**Testo di lettura**:
La libertà di Giovanni è dimostrata dall’aver capito che egli era lo strumento che preparava la strada: nonostante il consenso che si era creato e l’autorevolezza della sua parola non si è mai sostituito al messaggio, identificandosi sempre in colui che indicava la strada e mai con la strada. Questa consapevolezza lo porta a vivere nella libertà il suo servizio, libertà che gli permette di leggere con lucidità l’origine della potenza della Parola del Signore.

Lo intuiamo ancor più nella risposta del Battista (vv. 27 di questo capitolo 3) ai suoi discepoli: ”Nessuno può prendersi qualcosa se non gli è dato dal cielo”. Questo ci consola nel momento in cui viviamo una situazione di fallimento magari di carattere educativo, quando avvertiamo la nostra mediocrità: la persona che desideriamo aiutare a crescere è anzitutto amata da Dio, è Lui che la educa!

Libertà e gioia scaturiscono dunque dalla capacità di Giovanni il Battista, come leggiamo in questo terzo capitolo del Vangelo di Giovanni, di accettare chi lui è: l’amico dello sposo.
Amicizia dentro la quale si può diminuire e trovare in questo una gioia piena. Questa è la sua ultima testimonianza prima del suo martirio: un amore più grande di ogni progetto personale che permette di annunciare come si può nascere dall’alto a partire dalla nostra umanità.

(Voci di dati memorizzate)

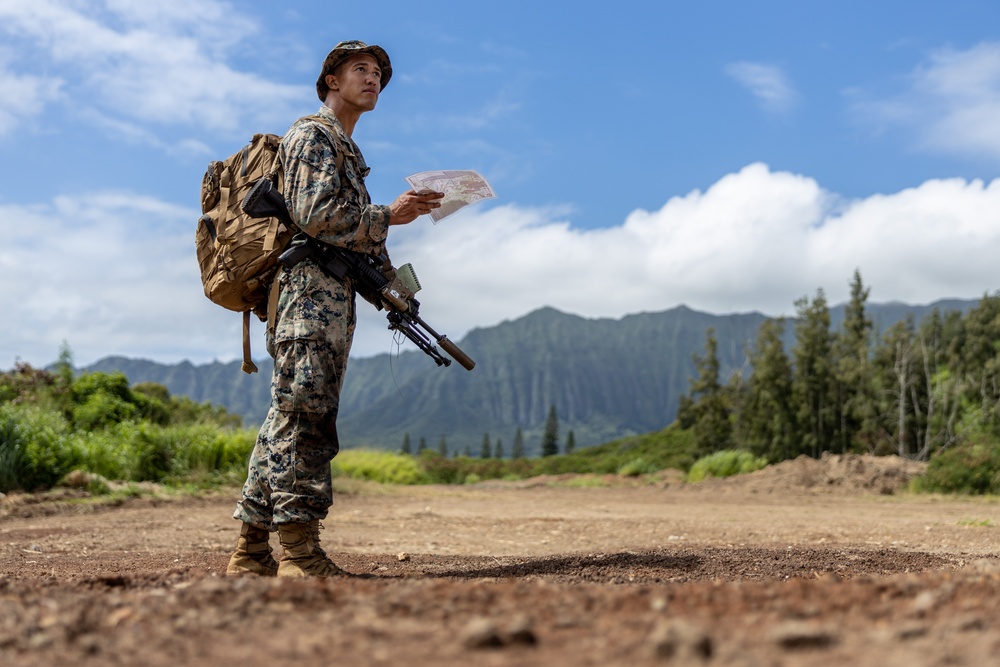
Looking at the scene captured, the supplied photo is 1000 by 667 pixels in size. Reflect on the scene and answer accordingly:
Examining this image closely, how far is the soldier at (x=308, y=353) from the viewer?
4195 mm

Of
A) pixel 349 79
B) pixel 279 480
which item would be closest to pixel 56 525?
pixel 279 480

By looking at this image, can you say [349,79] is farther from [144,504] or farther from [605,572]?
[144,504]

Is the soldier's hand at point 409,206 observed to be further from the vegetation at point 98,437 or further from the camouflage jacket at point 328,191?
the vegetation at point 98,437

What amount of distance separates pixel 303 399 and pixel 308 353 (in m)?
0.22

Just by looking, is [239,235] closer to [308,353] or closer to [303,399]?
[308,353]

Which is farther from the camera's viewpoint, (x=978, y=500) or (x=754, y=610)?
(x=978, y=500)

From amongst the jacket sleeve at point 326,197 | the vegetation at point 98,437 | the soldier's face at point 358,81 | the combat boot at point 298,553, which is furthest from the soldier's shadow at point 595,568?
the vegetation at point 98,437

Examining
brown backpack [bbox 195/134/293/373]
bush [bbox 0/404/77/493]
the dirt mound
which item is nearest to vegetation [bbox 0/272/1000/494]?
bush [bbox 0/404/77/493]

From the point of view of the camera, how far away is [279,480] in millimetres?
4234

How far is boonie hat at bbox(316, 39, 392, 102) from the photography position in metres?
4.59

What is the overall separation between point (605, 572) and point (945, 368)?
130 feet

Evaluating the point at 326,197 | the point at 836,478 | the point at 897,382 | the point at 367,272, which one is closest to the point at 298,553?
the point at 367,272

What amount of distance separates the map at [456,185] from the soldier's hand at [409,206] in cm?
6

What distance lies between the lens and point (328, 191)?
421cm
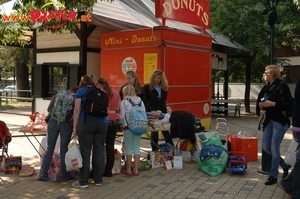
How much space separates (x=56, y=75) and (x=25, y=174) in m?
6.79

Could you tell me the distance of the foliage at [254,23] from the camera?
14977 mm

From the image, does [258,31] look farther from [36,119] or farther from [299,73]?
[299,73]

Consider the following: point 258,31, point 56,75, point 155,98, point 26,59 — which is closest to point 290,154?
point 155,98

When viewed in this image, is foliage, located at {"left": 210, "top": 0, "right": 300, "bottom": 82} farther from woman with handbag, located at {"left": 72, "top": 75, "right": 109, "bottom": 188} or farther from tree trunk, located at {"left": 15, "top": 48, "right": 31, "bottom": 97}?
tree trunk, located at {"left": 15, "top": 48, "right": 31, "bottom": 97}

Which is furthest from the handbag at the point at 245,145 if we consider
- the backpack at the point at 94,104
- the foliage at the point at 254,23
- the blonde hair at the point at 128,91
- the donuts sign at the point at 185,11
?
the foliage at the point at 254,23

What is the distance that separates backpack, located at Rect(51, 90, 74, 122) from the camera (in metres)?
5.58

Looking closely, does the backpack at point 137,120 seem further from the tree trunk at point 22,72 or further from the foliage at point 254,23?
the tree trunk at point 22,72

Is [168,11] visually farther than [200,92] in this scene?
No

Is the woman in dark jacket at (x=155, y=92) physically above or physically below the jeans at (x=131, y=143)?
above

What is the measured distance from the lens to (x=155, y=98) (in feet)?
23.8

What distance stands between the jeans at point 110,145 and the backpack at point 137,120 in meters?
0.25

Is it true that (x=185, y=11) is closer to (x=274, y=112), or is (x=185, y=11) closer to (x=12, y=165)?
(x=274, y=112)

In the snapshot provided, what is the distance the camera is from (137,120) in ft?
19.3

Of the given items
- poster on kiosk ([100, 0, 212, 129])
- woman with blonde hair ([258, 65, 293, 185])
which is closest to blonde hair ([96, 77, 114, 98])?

**Consegna**:
Rispondi a queste domande sul testo dedicato a Giovanni il Battista:
1. Con chi si identificava sempre Giovanni, e con che cosa mai?
2. Quale frase rivolge il Battista ai suoi discepoli al v. 27 del capitolo 3?
3. Che cosa accetta di essere Giovanni il Battista, secondo il terzo capitolo del Vangelo di Giovanni?

**Risposta**:
1. Si identificava sempre in colui che indicava la strada, mai con la strada.
2. "Nessuno può prendersi qualcosa se non gli è dato dal cielo".
3. L'amico dello sposo.